*Testo di partenza*:
Numerose distorsioni del sistema scolastico italiano penalizzano i processi di apprendimento degli studenti. Sebbene l’esito finale dipenda da molti fattori – tra cui le abilità individuali e i contesti ambientali e familiari – è indubbio che il tempo trascorso nelle aule sarebbe a maggiore impatto se l’intera filiera fosse orientata a svolgere in modo efficiente una funzione – quella educativa e formativa – che è centrale nelle dinamiche del paese.
Più volte si argomenta che è un sistema che non premia le eccellenze. Per ragioni di variegata natura, i risultati generati dalla scuola pubblica mostrano una tendenza all’appiattimento verso il basso. Qua si prova a ragionare su come scardinare un anello della filiera che amplifica questa tendenza. Si fa riferimento al fatto che la scuola, in lato sensu, non premia la classe docenti.
Senza voler entrare nei dettagli (i) delle politiche di reclutamento del personale, (ii) della possibilità di fare docenza in ambienti lavorativi adeguati alla crescita professionale, (iii) sulle attitudini dei docenti a diventare docenti, (iv) sul diritto alla mobilità dei docenti e sulla conseguente instabilità degli organici, l’idea che si intende sviluppare è centrata sull’esistenza e sulle implicazioni del salario unico e della crescita salariale legata in modo esclusivo all’anzianità.

*I dati*:
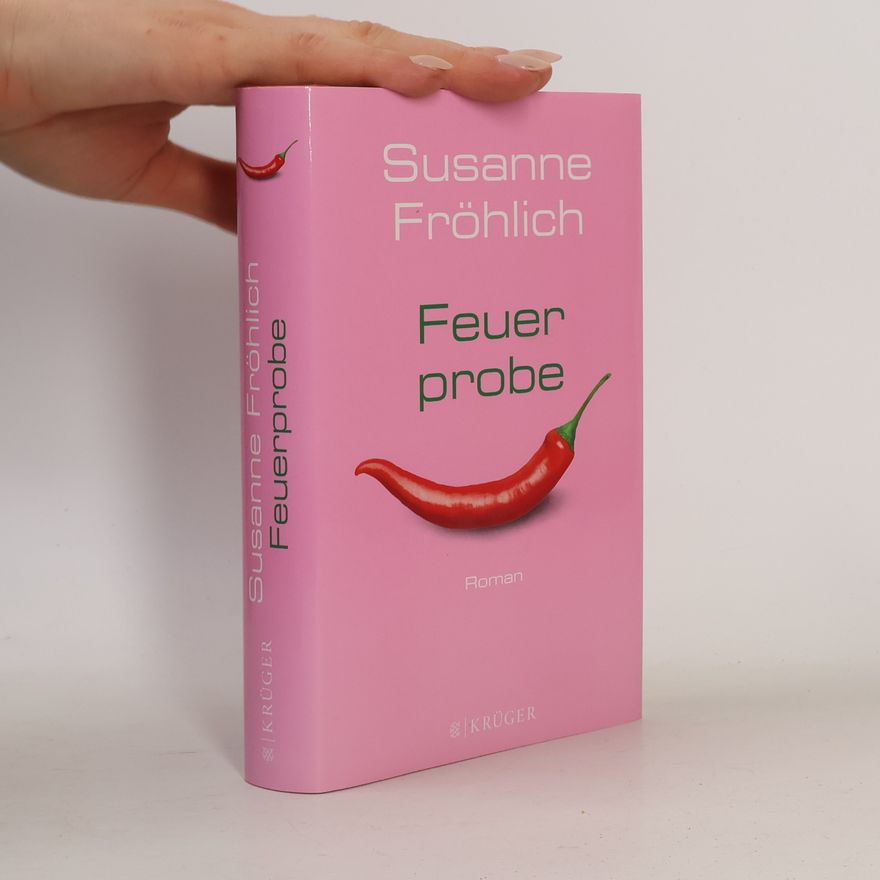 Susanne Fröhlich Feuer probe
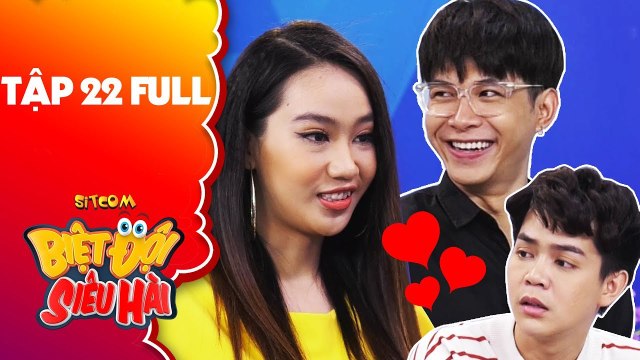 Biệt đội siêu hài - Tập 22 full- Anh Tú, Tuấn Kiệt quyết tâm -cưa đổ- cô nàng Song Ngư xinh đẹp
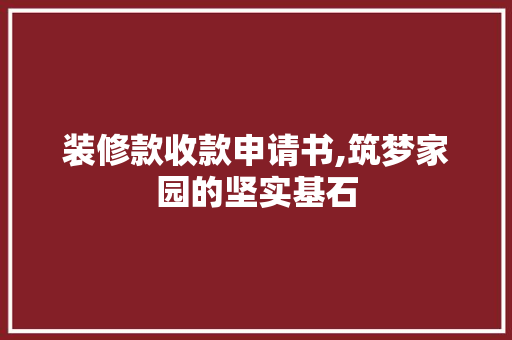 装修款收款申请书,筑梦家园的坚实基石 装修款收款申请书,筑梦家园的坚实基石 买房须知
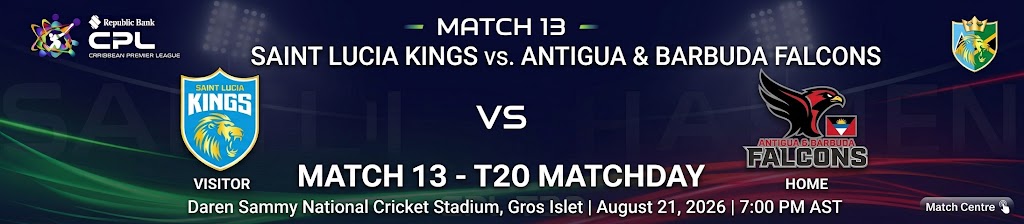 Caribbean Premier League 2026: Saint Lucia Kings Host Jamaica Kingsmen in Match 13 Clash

*Consegne*:
A. Elenca i quattro aspetti, numerati da (i) a (iv), nei cui dettagli il testo sulla scuola italiana dichiara di non voler entrare.
B. Ricopia dal testo sulla scuola italiana il passo che comincia con "Numerose distorsioni del" e prosegue fino a "dinamiche del paese.".
C. Prosegui il testo sulla scuola italiana dal punto in cui si interrompe.
Le righe non servono per svolgere l'esercizio.

*Risultati per consegna*:
A.
- le politiche di reclutamento del personale
- la possibilità di fare docenza in ambienti lavorativi adeguati alla crescita professionale
- le attitudini dei docenti a diventare docenti
- il diritto alla mobilità dei docenti e la conseguente instabilità degli organici

B.
Numerose distorsioni del sistema scolastico italiano penalizzano i processi di apprendimento degli studenti. Sebbene l’esito finale dipenda da molti fattori – tra cui le abilità individuali e i contesti ambientali e familiari – è indubbio che il tempo trascorso nelle aule sarebbe a maggiore impatto se l’intera filiera fosse orientata a svolgere in modo efficiente una funzione – quella educativa e formativa – che è centrale nelle dinamiche del paese.

C.
Una conseguenza della remunerazione unica è la tendenziale disaffezione al lavoro dei docenti che si collocano nelle code alte della distribuzione dei rendimenti professionali. Nel corso del tempo, i più bravi osservano un trattamento economico uguale a quello dei colleghi meno inclini all’insegnamento e come potenziale reazione scelgono di abbassare (in media) lo sforzo lavorativo, dedicando meno tempo e meno risorse intellettuali alla docenza. A parte i docenti che svolgono quest’attività per vocazione e con passione, è ragionevole affermare che il sistema oggi in vigore non premia i migliori, ossia coloro che dovrebbero trascinare tutti gli altri fuori dalla trappola del basso impegno. Al contrario, i bravi vengono risucchiati nel ciclone dell’appiattimento formativo.
E’ difficile uscire dai circoli viziosi che caratterizzano la scuola italiana, ma qualche soluzione bisogna pur formularla. Salvaguardando gli interessi occupazionali e reddituali di tutti, una proposta potrebbe essere quella di assegnare premialità salariali ai docenti che si collocano nella code alte della “docenza di qualità”. Un salario differenziato per tener conto dell’esito della propria attività. E’ un meccanismo che non penalizza alcuno, nel senso che i livelli del salario (e la crescita dello stesso) sarebbero quelli attualmente in essere. Così come rimarrebbero inalterati tutti gli altri diritti maturati durante la carriera lavorativa. L’unica differenza sarebbe un extra-salario per i più bravi.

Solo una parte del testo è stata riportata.